Rh-3DGS: Robust Open-Vocabulary Scene Understanding via Riemannian Huber Distillation and Manifold-Aware Sampling
Abstract
Open-vocabulary 3D scene understanding answers free-form text queries over reconstructed scenes. However, lifting dense 2D foundation-model embeddings into 3D Gaussian Splatting (3DGS) is still challenging. Existing 3DGS-based methods often average normalized embeddings in Euclidean space. This ignores their hyperspherical geometry and can cause feature collapse. They also distill supervision from all views equally, which amplifies occlusion noise and mixed-depth artifacts.
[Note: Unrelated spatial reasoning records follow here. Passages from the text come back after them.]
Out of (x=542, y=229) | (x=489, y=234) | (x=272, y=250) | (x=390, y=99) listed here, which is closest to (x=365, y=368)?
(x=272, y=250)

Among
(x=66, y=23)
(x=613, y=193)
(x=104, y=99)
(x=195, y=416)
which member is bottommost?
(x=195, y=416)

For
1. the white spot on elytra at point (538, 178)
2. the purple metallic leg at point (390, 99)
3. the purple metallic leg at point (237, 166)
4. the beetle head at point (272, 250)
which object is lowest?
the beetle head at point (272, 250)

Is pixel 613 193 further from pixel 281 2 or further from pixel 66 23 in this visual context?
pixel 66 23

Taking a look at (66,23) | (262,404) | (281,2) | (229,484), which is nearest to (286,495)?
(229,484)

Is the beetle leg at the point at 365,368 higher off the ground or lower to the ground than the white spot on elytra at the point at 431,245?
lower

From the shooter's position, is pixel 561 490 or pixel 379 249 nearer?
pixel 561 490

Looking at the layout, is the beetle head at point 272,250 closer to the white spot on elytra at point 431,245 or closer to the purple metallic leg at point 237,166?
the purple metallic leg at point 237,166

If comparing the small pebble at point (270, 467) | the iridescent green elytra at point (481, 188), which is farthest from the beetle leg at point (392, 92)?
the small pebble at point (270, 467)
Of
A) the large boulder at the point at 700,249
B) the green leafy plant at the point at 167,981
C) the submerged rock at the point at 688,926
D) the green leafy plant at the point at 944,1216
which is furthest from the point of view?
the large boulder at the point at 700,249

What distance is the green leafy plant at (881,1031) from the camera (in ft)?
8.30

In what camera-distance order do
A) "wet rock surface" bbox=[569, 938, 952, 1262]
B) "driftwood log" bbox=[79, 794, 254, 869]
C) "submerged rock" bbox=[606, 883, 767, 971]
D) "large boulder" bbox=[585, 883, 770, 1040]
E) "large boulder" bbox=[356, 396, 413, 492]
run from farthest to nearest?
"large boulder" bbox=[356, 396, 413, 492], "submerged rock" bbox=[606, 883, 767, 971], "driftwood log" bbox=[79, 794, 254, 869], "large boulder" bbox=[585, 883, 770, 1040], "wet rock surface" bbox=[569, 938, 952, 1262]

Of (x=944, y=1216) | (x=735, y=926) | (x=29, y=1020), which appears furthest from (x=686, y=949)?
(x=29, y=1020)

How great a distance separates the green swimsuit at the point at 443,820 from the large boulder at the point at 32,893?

We propose Rh-3DGS, a robust semantic 3DGS framework that uses reliability-aware distillation and manifold-consistent aggregation. Visibility-Calibrated Distillation (VCD) computes per-pixel reliability weights from rasterization statistics and down-weights ambiguous pixels. Visibility-Weighted Fréchet Mean (VFM) aggregates embeddings on the unit hypersphere with a Riemannian Huber objective for robust distillation. Lightweight Consistency Contrast (LIC) regularizes the 3D semantic field with neighborhood-based multi-positive contrast to improve local consistency and sharper boundaries. Experiments on three benchmarks show that Rh-3DGS is best on open-vocabulary segmentation, boundary quality, and view-consistent rendering.